* _Task statement_: In the entries below, find every line with the string "charset" and copy it.

* _Exercise material_:
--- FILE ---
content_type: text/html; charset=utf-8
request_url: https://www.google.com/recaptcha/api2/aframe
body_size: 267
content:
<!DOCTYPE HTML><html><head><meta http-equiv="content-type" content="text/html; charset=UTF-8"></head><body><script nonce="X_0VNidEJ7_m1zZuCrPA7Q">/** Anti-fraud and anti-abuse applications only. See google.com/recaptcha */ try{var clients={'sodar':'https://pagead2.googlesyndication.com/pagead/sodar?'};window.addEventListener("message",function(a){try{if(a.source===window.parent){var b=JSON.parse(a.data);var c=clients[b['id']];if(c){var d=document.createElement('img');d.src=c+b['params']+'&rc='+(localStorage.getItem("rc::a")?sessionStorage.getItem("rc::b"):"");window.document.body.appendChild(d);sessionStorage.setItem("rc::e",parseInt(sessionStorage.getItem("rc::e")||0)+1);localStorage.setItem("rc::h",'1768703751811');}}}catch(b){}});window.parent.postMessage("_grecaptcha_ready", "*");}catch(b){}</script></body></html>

* _Result for this exercise_:
content_type: text/html; charset=utf-8
<!DOCTYPE HTML><html><head><meta http-equiv="content-type" content="text/html; charset=UTF-8"></head><body><script nonce="X_0VNidEJ7_m1zZuCrPA7Q">/** Anti-fraud and anti-abuse applications only. See google.com/recaptcha */ try{var clients={'sodar':'https://pagead2.googlesyndication.com/pagead/sodar?'};window.addEventListener("message",function(a){try{if(a.source===window.parent){var b=JSON.parse(a.data);var c=clients[b['id']];if(c){var d=document.createElement('img');d.src=c+b['params']+'&rc='+(localStorage.getItem("rc::a")?sessionStorage.getItem("rc::b"):"");window.document.body.appendChild(d);sessionStorage.setItem("rc::e",parseInt(sessionStorage.getItem("rc::e")||0)+1);localStorage.setItem("rc::h",'1768703751811');}}}catch(b){}});window.parent.postMessage("_grecaptcha_ready", "*");}catch(b){}</script></body></html>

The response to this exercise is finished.